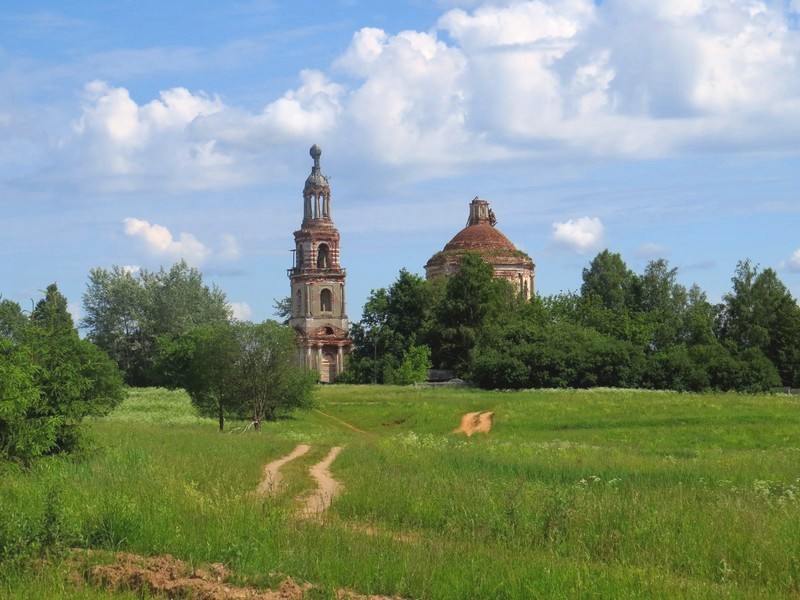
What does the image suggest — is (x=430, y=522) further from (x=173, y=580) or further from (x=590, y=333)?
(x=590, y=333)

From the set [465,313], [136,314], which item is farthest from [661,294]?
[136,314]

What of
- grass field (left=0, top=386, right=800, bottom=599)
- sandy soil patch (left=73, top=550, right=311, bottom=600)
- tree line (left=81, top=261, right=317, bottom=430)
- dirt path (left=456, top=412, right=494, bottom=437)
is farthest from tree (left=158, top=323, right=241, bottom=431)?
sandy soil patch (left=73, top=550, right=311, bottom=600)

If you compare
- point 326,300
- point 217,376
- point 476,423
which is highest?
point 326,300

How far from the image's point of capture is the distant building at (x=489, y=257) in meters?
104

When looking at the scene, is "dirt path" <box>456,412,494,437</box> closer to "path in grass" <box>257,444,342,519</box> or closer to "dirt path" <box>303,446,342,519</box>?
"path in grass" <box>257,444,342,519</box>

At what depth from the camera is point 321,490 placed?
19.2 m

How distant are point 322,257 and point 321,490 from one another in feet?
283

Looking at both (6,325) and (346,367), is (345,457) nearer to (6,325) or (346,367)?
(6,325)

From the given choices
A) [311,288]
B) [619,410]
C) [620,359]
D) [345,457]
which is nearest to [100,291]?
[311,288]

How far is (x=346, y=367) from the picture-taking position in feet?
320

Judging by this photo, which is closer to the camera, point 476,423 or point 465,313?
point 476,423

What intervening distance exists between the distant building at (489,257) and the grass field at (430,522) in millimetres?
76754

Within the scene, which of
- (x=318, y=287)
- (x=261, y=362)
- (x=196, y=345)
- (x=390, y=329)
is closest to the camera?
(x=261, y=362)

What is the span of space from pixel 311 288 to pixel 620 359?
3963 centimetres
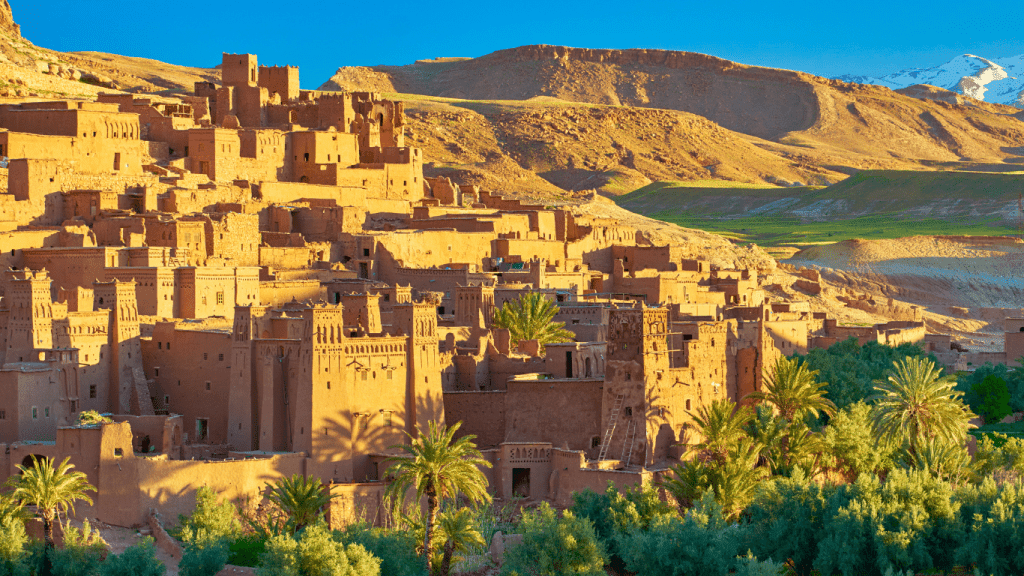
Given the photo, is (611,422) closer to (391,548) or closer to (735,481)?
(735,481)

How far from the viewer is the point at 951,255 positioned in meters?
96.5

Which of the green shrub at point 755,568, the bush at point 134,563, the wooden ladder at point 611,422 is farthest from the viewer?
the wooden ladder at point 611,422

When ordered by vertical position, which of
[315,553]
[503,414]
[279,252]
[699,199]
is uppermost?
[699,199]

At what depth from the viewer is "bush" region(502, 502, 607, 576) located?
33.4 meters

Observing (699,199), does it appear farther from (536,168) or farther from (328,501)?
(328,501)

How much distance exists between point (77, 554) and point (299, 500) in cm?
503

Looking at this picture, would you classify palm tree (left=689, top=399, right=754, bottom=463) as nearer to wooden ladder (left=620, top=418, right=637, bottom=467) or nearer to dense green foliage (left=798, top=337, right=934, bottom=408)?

--

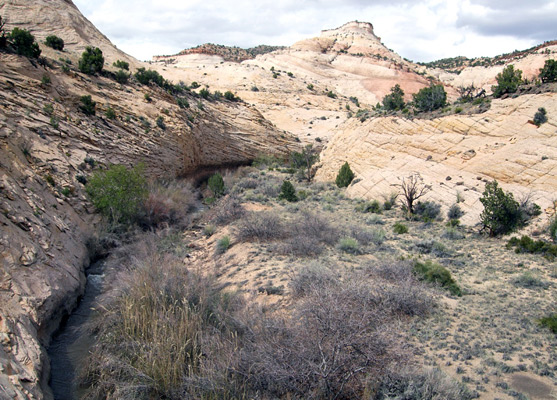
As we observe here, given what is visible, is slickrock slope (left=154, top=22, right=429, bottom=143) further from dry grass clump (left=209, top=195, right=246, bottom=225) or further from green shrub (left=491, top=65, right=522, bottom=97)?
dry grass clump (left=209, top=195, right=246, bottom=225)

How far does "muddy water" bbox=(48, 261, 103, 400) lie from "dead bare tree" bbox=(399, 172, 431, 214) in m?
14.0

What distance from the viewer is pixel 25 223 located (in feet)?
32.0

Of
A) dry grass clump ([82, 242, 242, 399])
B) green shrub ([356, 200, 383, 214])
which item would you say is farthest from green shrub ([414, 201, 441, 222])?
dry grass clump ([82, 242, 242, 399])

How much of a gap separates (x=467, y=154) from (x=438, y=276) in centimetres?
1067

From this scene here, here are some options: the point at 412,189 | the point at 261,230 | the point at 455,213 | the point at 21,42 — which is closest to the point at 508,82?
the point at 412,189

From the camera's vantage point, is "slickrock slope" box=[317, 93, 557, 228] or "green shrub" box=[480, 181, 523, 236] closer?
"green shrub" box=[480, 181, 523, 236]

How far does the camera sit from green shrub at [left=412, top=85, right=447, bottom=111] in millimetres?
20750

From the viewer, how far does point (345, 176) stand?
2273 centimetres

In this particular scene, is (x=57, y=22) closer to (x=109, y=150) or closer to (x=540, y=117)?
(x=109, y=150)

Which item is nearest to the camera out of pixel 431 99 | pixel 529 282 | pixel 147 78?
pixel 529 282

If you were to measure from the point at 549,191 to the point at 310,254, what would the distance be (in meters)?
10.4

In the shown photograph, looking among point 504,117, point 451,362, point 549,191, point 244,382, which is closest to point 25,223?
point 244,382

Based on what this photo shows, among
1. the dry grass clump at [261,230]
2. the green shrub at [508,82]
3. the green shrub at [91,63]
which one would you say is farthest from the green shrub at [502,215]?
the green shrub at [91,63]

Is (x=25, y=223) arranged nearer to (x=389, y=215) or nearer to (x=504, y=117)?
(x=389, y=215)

» **Work to do**
From the rows above, pick out every line that contains the word "image" and copy each one.

» **Finished exercise**
What does the image suggest — is (x=430, y=522) further from (x=173, y=580) or further from (x=590, y=333)?
How far from the image's point of capture is the distant building at (x=489, y=257) in meters?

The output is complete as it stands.